YOUR TASK:
Rewrite all of the records below, replacing "camera" with "viewer" wherever it occurs and keeping everything else the same. Leave the pictures out of your version.

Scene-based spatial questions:
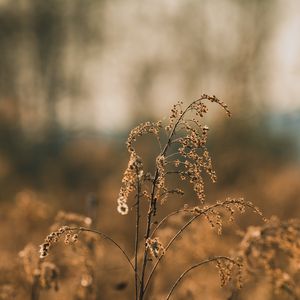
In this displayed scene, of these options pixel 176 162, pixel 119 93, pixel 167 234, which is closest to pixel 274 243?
pixel 167 234

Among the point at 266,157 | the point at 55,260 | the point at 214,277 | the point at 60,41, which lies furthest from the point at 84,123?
the point at 55,260

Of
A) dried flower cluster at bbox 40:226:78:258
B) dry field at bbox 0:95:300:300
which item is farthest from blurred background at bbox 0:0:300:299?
dried flower cluster at bbox 40:226:78:258

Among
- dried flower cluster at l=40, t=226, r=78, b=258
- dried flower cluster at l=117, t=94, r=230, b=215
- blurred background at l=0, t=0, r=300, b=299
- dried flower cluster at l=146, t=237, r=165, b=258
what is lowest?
dried flower cluster at l=146, t=237, r=165, b=258

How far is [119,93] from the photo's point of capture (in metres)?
30.5

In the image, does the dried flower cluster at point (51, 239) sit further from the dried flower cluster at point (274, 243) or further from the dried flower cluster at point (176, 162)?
the dried flower cluster at point (274, 243)

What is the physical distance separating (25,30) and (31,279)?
2647 cm

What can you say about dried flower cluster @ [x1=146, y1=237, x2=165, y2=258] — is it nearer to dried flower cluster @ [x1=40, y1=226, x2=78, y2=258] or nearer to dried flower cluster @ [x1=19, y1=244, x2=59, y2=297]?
dried flower cluster @ [x1=40, y1=226, x2=78, y2=258]

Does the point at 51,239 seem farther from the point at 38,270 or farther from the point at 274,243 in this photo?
the point at 274,243

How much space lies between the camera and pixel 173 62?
89.7 ft

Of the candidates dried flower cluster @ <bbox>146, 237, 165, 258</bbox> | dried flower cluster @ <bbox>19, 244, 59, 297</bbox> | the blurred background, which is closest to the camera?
dried flower cluster @ <bbox>146, 237, 165, 258</bbox>

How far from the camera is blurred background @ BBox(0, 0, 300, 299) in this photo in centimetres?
Answer: 1377

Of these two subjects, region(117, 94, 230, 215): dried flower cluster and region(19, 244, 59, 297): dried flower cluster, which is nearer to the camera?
region(117, 94, 230, 215): dried flower cluster

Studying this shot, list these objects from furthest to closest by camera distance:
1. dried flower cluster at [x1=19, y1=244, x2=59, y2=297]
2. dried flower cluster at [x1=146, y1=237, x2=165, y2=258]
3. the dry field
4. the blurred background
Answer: the blurred background
dried flower cluster at [x1=19, y1=244, x2=59, y2=297]
the dry field
dried flower cluster at [x1=146, y1=237, x2=165, y2=258]

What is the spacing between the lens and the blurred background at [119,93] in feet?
45.2
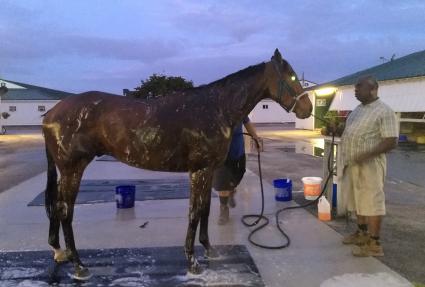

SOLUTION FOR THIS TASK:
In this displayed scene, of these options pixel 176 162, pixel 119 93, pixel 167 234, which is closest to pixel 274 243?
pixel 167 234

Among the point at 266,157 | the point at 55,260 | the point at 214,277 | the point at 60,41, which lies furthest from the point at 84,123?
the point at 55,260

Of
A) dried flower cluster at bbox 40:226:78:258
B) dry field at bbox 0:95:300:300
which item is farthest from blurred background at bbox 0:0:300:299?
dried flower cluster at bbox 40:226:78:258

Among
- dried flower cluster at l=40, t=226, r=78, b=258
- dried flower cluster at l=117, t=94, r=230, b=215
- blurred background at l=0, t=0, r=300, b=299
- dried flower cluster at l=146, t=237, r=165, b=258
what is lowest?
dried flower cluster at l=146, t=237, r=165, b=258

How far is [119,93] from the photo's point of capture (in metres)?
30.5

In the image, does the dried flower cluster at point (51, 239) sit further from the dried flower cluster at point (274, 243) or further from the dried flower cluster at point (176, 162)?
the dried flower cluster at point (274, 243)

What is the physical distance separating (25,30) and (31,279)?
2647 cm

What can you say about dried flower cluster @ [x1=146, y1=237, x2=165, y2=258] — is it nearer to dried flower cluster @ [x1=40, y1=226, x2=78, y2=258] or nearer to dried flower cluster @ [x1=19, y1=244, x2=59, y2=297]?
dried flower cluster @ [x1=40, y1=226, x2=78, y2=258]

Does the point at 51,239 seem farther from the point at 38,270 or farther from the point at 274,243 in this photo?
the point at 274,243

How much space lies between the viewer and pixel 173 62?
89.7 ft

Of the candidates dried flower cluster @ <bbox>146, 237, 165, 258</bbox> | dried flower cluster @ <bbox>19, 244, 59, 297</bbox> | the blurred background, which is closest to the viewer?
dried flower cluster @ <bbox>146, 237, 165, 258</bbox>

How far from the viewer is blurred background @ BBox(0, 0, 300, 299) in this photo in centimetres?
Answer: 1377

Of these two subjects, region(117, 94, 230, 215): dried flower cluster and region(19, 244, 59, 297): dried flower cluster, which is nearer to the viewer?
region(117, 94, 230, 215): dried flower cluster

Studying this shot, list these objects from furthest to closest by viewer distance:
1. dried flower cluster at [x1=19, y1=244, x2=59, y2=297]
2. dried flower cluster at [x1=146, y1=237, x2=165, y2=258]
3. the dry field
4. the blurred background
Answer: the blurred background
dried flower cluster at [x1=19, y1=244, x2=59, y2=297]
the dry field
dried flower cluster at [x1=146, y1=237, x2=165, y2=258]

What is the spacing between the lens and the blurred background at [119,93] in feet?
45.2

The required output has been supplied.